# Problem to solve
Copy the rows from the line with "From farthest to" through the last row, changing "laptop screen" to "computer screen" and keeping everything else the same.

# Entries supplied
>> Begin
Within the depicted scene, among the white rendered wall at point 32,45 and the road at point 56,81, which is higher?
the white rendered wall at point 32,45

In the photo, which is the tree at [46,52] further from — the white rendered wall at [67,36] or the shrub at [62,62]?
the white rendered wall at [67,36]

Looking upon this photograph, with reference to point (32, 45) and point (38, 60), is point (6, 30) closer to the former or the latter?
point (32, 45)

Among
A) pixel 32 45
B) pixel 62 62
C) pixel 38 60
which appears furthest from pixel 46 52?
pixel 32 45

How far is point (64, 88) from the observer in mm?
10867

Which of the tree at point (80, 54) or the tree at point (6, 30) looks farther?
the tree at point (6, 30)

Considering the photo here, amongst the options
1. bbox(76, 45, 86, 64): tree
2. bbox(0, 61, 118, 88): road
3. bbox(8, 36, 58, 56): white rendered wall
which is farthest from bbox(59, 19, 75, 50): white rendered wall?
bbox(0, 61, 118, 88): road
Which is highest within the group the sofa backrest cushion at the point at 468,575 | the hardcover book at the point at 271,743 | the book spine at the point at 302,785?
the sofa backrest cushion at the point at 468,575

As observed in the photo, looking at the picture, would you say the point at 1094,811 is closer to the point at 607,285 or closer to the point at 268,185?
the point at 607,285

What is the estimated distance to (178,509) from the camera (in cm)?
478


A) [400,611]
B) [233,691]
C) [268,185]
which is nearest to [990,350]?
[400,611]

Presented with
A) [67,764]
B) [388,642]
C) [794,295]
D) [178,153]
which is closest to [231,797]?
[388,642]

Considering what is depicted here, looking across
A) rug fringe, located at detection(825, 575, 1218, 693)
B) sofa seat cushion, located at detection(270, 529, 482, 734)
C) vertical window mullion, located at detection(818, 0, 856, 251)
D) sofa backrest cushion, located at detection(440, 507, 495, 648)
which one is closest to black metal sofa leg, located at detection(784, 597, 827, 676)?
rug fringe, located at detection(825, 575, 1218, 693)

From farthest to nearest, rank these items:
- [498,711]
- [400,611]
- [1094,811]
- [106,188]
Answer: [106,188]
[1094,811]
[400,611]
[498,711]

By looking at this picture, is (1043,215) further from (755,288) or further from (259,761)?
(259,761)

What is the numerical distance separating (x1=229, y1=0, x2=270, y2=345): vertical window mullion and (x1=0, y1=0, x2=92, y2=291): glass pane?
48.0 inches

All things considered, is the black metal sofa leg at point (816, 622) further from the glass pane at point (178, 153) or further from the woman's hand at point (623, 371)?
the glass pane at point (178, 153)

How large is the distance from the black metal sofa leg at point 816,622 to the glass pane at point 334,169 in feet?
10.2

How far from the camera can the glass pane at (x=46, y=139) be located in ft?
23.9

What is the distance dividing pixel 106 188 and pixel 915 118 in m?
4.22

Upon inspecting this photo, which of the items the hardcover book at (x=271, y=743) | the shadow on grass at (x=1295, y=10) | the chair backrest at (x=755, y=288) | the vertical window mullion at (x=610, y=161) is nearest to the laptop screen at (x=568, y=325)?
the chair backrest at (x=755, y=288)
>> End
# Solution for this problem
From farthest to nearest, rank these items:
- [498,711]
- [400,611]
- [1094,811]
- [106,188]
Answer: [106,188]
[1094,811]
[400,611]
[498,711]

By looking at this picture, is (1043,215) further from (755,288) or further from (259,761)?
(259,761)

What is the numerical distance separating (x1=229, y1=0, x2=270, y2=345): vertical window mullion and (x1=0, y1=0, x2=92, y2=291): glass pane?
48.0 inches

All things considered, is the black metal sofa leg at point (816, 622) further from the glass pane at point (178, 153) or further from the woman's hand at point (623, 371)?
the glass pane at point (178, 153)

How large is the distance from the black metal sofa leg at point 816,622 to the glass pane at point 334,169 in feet?
10.2

How far from the camera can the glass pane at (x=46, y=139) be located in ft?
23.9

What is the distance dividing pixel 106 188 and pixel 915 118 in m?
4.22

Upon inspecting this photo, which of the items the hardcover book at (x=271, y=743) | the shadow on grass at (x=1295, y=10) | the chair backrest at (x=755, y=288) | the vertical window mullion at (x=610, y=161) is nearest to the computer screen at (x=568, y=325)?
the chair backrest at (x=755, y=288)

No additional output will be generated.